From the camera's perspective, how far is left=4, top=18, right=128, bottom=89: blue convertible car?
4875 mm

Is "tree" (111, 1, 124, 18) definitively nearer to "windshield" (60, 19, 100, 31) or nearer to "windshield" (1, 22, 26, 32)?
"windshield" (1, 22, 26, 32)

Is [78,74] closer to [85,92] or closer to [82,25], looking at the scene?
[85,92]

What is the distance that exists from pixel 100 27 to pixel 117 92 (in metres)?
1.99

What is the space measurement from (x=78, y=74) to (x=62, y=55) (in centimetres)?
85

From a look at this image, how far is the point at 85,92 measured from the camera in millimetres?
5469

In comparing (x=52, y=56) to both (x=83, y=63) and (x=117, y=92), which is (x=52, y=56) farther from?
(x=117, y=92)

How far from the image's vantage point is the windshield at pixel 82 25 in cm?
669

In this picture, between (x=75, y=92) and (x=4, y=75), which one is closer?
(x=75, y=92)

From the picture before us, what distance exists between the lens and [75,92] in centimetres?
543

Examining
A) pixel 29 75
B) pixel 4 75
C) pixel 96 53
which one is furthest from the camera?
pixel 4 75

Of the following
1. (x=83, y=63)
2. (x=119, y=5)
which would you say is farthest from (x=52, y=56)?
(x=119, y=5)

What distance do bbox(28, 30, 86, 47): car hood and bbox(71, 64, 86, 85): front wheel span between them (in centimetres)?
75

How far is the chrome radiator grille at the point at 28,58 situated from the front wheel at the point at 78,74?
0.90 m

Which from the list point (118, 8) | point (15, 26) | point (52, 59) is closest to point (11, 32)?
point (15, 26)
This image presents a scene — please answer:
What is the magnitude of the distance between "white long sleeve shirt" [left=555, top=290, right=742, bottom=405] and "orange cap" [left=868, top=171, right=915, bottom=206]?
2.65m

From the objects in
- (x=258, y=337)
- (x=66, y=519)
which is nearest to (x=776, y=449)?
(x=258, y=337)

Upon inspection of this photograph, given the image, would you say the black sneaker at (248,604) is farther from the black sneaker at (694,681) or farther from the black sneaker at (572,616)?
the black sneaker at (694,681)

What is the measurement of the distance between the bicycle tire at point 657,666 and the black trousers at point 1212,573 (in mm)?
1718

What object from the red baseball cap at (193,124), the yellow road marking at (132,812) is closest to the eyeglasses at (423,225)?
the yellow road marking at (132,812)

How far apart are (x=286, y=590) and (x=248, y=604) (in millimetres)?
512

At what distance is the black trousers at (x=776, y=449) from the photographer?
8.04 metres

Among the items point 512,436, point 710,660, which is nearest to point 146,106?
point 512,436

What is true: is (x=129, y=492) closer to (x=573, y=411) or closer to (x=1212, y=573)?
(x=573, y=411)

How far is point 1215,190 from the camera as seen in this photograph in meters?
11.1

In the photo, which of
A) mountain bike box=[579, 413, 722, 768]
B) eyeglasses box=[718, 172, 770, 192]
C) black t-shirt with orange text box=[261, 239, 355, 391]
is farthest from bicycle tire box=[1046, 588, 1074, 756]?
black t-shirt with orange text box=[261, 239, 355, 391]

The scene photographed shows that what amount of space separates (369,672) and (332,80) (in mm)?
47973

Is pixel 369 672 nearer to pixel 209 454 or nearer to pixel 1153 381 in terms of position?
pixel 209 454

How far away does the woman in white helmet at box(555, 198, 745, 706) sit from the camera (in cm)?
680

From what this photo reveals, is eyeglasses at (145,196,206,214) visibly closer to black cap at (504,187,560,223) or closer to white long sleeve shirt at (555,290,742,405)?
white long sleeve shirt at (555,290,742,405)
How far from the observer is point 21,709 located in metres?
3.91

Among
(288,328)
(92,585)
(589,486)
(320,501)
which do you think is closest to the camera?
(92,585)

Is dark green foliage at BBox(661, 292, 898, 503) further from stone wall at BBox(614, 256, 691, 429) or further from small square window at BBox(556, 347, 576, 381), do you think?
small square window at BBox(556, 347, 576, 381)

Exercise brief: Every record should be repeated exactly; please leave none out.

Task solution:
From the camera's perspective, how far is left=4, top=18, right=128, bottom=89: blue convertible car?
4875 mm

Is "tree" (111, 1, 124, 18) definitively nearer to "windshield" (60, 19, 100, 31) or nearer to "windshield" (1, 22, 26, 32)?
"windshield" (1, 22, 26, 32)

Is [78,74] closer to [85,92] or closer to [82,25], looking at the scene?
[85,92]

What is the distance that exists from pixel 100 27 to pixel 117 92 (in metres)?
1.99

What is the space measurement from (x=78, y=74) to (x=62, y=55) (in centimetres)?
85

From a look at this image, how far is the point at 85,92 measured from the camera in millimetres?
5469

In comparing (x=52, y=56) to both (x=83, y=63) and (x=117, y=92), which is (x=52, y=56) farther from?
(x=117, y=92)

How far from the image's vantage point is the windshield at pixel 82 25 in cm?
669

In this picture, between (x=75, y=92) and (x=4, y=75), which one is closer?
(x=75, y=92)

From the picture before us, what distance exists between the lens and [75,92] in centimetres?
543

Examining
A) pixel 29 75
B) pixel 4 75
C) pixel 96 53
which one is furthest from the camera?
pixel 4 75

Of the following
1. (x=83, y=63)
2. (x=119, y=5)
which would you say is farthest from (x=52, y=56)?
(x=119, y=5)

What distance do bbox(28, 30, 86, 47): car hood and bbox(71, 64, 86, 85): front wheel span between them (in centimetres)?
75

How far is the chrome radiator grille at the point at 28,58 situated from the front wheel at the point at 78,74?
0.90 m

Which from the list point (118, 8) | point (15, 26) | point (52, 59) is closest to point (11, 32)?
point (15, 26)
This image presents a scene — please answer:
What is the magnitude of the distance between "white long sleeve shirt" [left=555, top=290, right=742, bottom=405] and "orange cap" [left=868, top=171, right=915, bottom=206]?
2.65m

From the objects in
- (x=258, y=337)
- (x=66, y=519)
which is nearest to (x=776, y=449)?
(x=258, y=337)

Upon inspection of this photograph, given the image, would you say the black sneaker at (248,604) is farther from the black sneaker at (694,681) or farther from the black sneaker at (572,616)?
the black sneaker at (694,681)

What is the measurement of the distance between the bicycle tire at point 657,666 and the black trousers at point 1212,573 (in mm)?
1718

What object from the red baseball cap at (193,124), the yellow road marking at (132,812) is closest to the eyeglasses at (423,225)?
the yellow road marking at (132,812)

How far apart are (x=286, y=590) and (x=248, y=604) (in millimetres)?
512

At what distance is the black trousers at (x=776, y=449) from the photographer?
8.04 metres

Among the items point 512,436, point 710,660, which is nearest to point 146,106?
point 512,436

What is true: is (x=129, y=492) closer to (x=573, y=411) or closer to (x=1212, y=573)?
(x=573, y=411)

How far is point 1215,190 from the camera as seen in this photograph in meters?
11.1

In the photo, which of
A) mountain bike box=[579, 413, 722, 768]
B) eyeglasses box=[718, 172, 770, 192]
C) black t-shirt with orange text box=[261, 239, 355, 391]
is farthest from bicycle tire box=[1046, 588, 1074, 756]?
black t-shirt with orange text box=[261, 239, 355, 391]

The scene photographed shows that what amount of space separates (369,672) and (332,80) (in mm)?
47973

Is pixel 369 672 nearer to pixel 209 454 or nearer to pixel 1153 381 in terms of position?
pixel 209 454

How far away does the woman in white helmet at box(555, 198, 745, 706) sit from the camera (in cm)?
680

From what this photo reveals, is eyeglasses at (145,196,206,214) visibly closer to black cap at (504,187,560,223) or closer to white long sleeve shirt at (555,290,742,405)?
white long sleeve shirt at (555,290,742,405)
How far from the observer is point 21,709 located in metres?
3.91

Among
(288,328)
(92,585)
(589,486)
(320,501)
which do you think is closest to the camera?
(92,585)

Is dark green foliage at BBox(661, 292, 898, 503) further from stone wall at BBox(614, 256, 691, 429) or further from small square window at BBox(556, 347, 576, 381), do you think?
small square window at BBox(556, 347, 576, 381)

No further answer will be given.